The directorate's overall staffing level declined again in fiscal year 1996, to 605 full-time equivalents. The directorate lost two catalogers through death, one through resignation, and eight through retirement. Only one new cataloger, for Chinese materials, was added, recruited from within the directorate, thereby representing no net increase. The loss of several experienced technicians through retirement or long-term illness further reduced the directorate's staff resources. Staff showed great interest in attending conferences at which they could exchange ideas with librarians from other institutions. In addition to attendance at ALA Midwinter Meeting and Annual Conference, several staff members traveled to international conferences such as Crimea-96 and the International Federation of Library Associations meeting in Beijing at their own expense. Closer to home, directorate staff attended the Computers in Libraries Conference and the Virginia Library Association Paraprofessional Forum. Directorate technicians were also active in the Council on Library/Media Technicians (COLT), and four division secretaries and administrative officers attended the national conference of the Black Professional Secretaries Association. Several Rare Book Cataloging Team staff members attended the CAPNet workshop "Learning to Look," and two served as facilitators at this workshop devoted to handling medium-rare materials.


Cataloging Management Team Planning Retreat

The LC Cataloging Management Team (CMT) held a one-day planning retreat on November 1 to develop goals for fiscal years 1997 and 1998. The CMT consists of the director for cataloging, the eight division chiefs and three assistant division chiefs of the Cataloging Directorate, the assistant to the director for cataloging, and the chiefs of the Serial Record Division, Automation Planning and Liaison Office, and Acquisitions Bibliographic Support Project. The CMT agreed on four major goals for the next two years:

  1. to provide quality bibliographic control and physical security of library materials while meeting goals for processing current receipts and arrearage reduction;
  2. to develop staff resources and provide effective personnel management;
  3. to increase the efficiency and cost effectiveness of cataloging operations; and
  4. to provide national and international leadership in cooperative cataloging and in the development and promotion of cataloging policy and practice.

◆ Collected material:
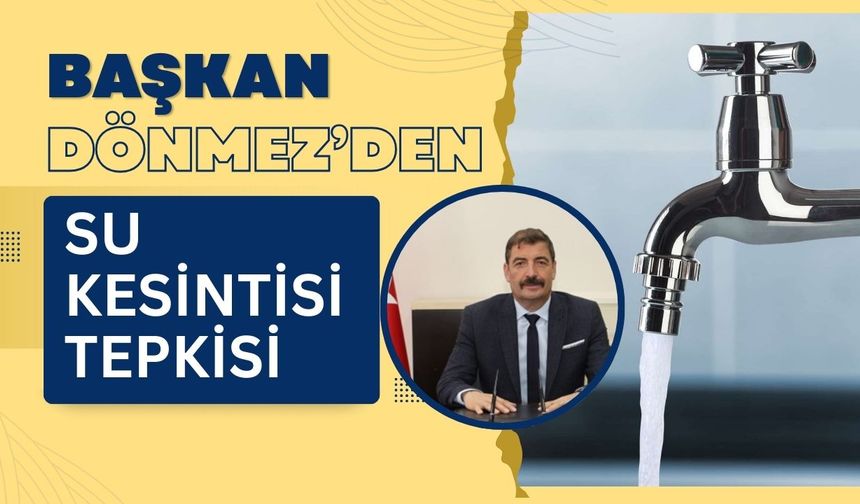 Başkan Dönmez’den Su Kesintisi Tepkisi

◆ Directive: Write out the passage about the Cataloging Directorate from "1. to provide" up to and including "policy and practice.". Rely only on the passage about the Cataloging Directorate, not on the data.

◆ Exercise result:
1. to provide quality bibliographic control and physical security of library materials while meeting goals for processing current receipts and arrearage reduction;
  2. to develop staff resources and provide effective personnel management;
  3. to increase the efficiency and cost effectiveness of cataloging operations; and
  4. to provide national and international leadership in cooperative cataloging and in the development and promotion of cataloging policy and practice.